▶ What you should do: Reproduce every entry below verbatim, leaving out the pictures.

===============

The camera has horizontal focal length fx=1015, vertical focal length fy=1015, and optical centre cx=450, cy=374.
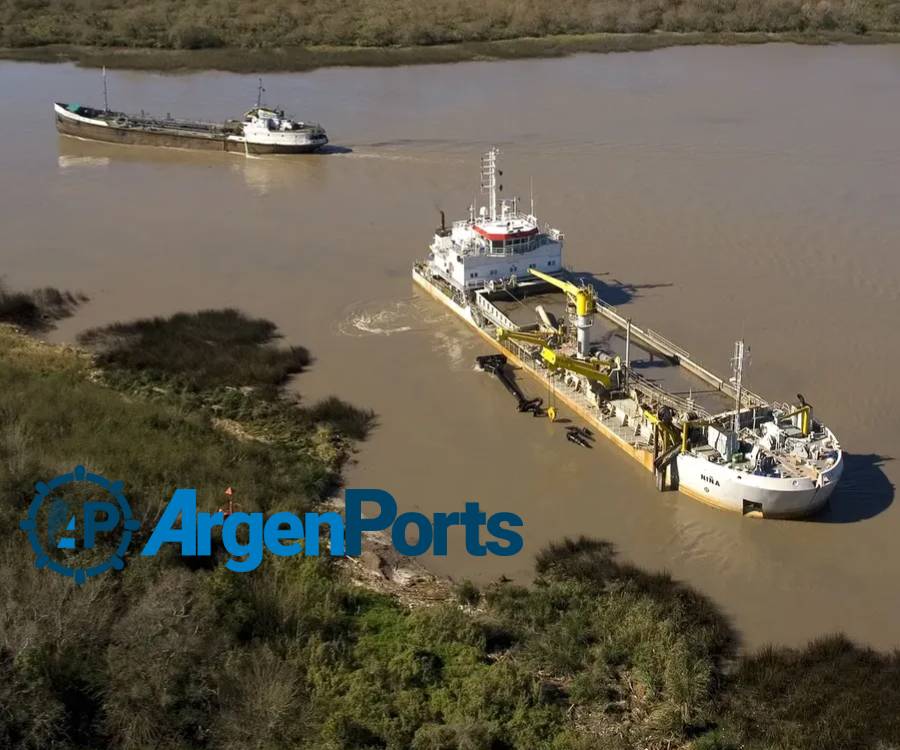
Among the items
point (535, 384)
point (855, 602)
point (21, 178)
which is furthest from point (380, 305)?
point (21, 178)

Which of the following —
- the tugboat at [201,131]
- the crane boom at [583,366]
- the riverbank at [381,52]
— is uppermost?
the riverbank at [381,52]

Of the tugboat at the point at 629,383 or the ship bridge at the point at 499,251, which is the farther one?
the ship bridge at the point at 499,251

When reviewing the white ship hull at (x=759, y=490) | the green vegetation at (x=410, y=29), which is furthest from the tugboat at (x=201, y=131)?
the white ship hull at (x=759, y=490)

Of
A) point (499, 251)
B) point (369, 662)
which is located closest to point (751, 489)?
point (369, 662)

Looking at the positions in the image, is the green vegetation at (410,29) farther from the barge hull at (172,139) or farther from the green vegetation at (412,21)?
the barge hull at (172,139)

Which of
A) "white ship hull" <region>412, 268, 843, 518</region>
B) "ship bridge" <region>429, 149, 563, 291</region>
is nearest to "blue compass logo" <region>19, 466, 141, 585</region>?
"white ship hull" <region>412, 268, 843, 518</region>

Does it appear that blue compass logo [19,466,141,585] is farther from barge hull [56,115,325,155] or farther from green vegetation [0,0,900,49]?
green vegetation [0,0,900,49]
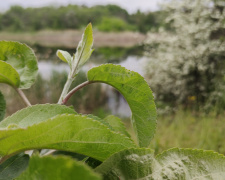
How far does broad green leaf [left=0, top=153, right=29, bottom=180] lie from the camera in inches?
9.1

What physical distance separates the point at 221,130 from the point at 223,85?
1717 mm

===============

▶ Final result:
The camera has horizontal focal length fx=1015, vertical focal length fy=1015, and optical centre cx=450, cy=374.
Among the items
point (535, 384)
point (855, 602)
point (21, 178)
which is furthest from point (380, 305)?
point (21, 178)

Which of the following —
- the tugboat at [201,131]
- the crane boom at [583,366]
- the riverbank at [381,52]
— is uppermost?
the riverbank at [381,52]

Of the tugboat at the point at 629,383 or the ship bridge at the point at 499,251, which is the farther one?
the ship bridge at the point at 499,251

When reviewing the white ship hull at (x=759, y=490) | the green vegetation at (x=410, y=29), which is furthest from the tugboat at (x=201, y=131)?
the white ship hull at (x=759, y=490)

Of
A) point (499, 251)
B) point (369, 662)
which is located closest to point (751, 489)?
point (369, 662)

Looking at the positions in the image, is the green vegetation at (410,29) farther from the barge hull at (172,139) or farther from the green vegetation at (412,21)?
the barge hull at (172,139)

Which of
A) "white ship hull" <region>412, 268, 843, 518</region>
B) "ship bridge" <region>429, 149, 563, 291</region>
is nearest to "blue compass logo" <region>19, 466, 141, 585</region>?
"white ship hull" <region>412, 268, 843, 518</region>

Does it appear that blue compass logo [19,466,141,585] is farther from barge hull [56,115,325,155] or farther from green vegetation [0,0,900,49]?
green vegetation [0,0,900,49]
How far does broad green leaf [left=0, top=153, right=29, bottom=180] lie from the camera in inches?
9.1

What physical distance separates the point at 221,130 from the point at 223,85?
1717 mm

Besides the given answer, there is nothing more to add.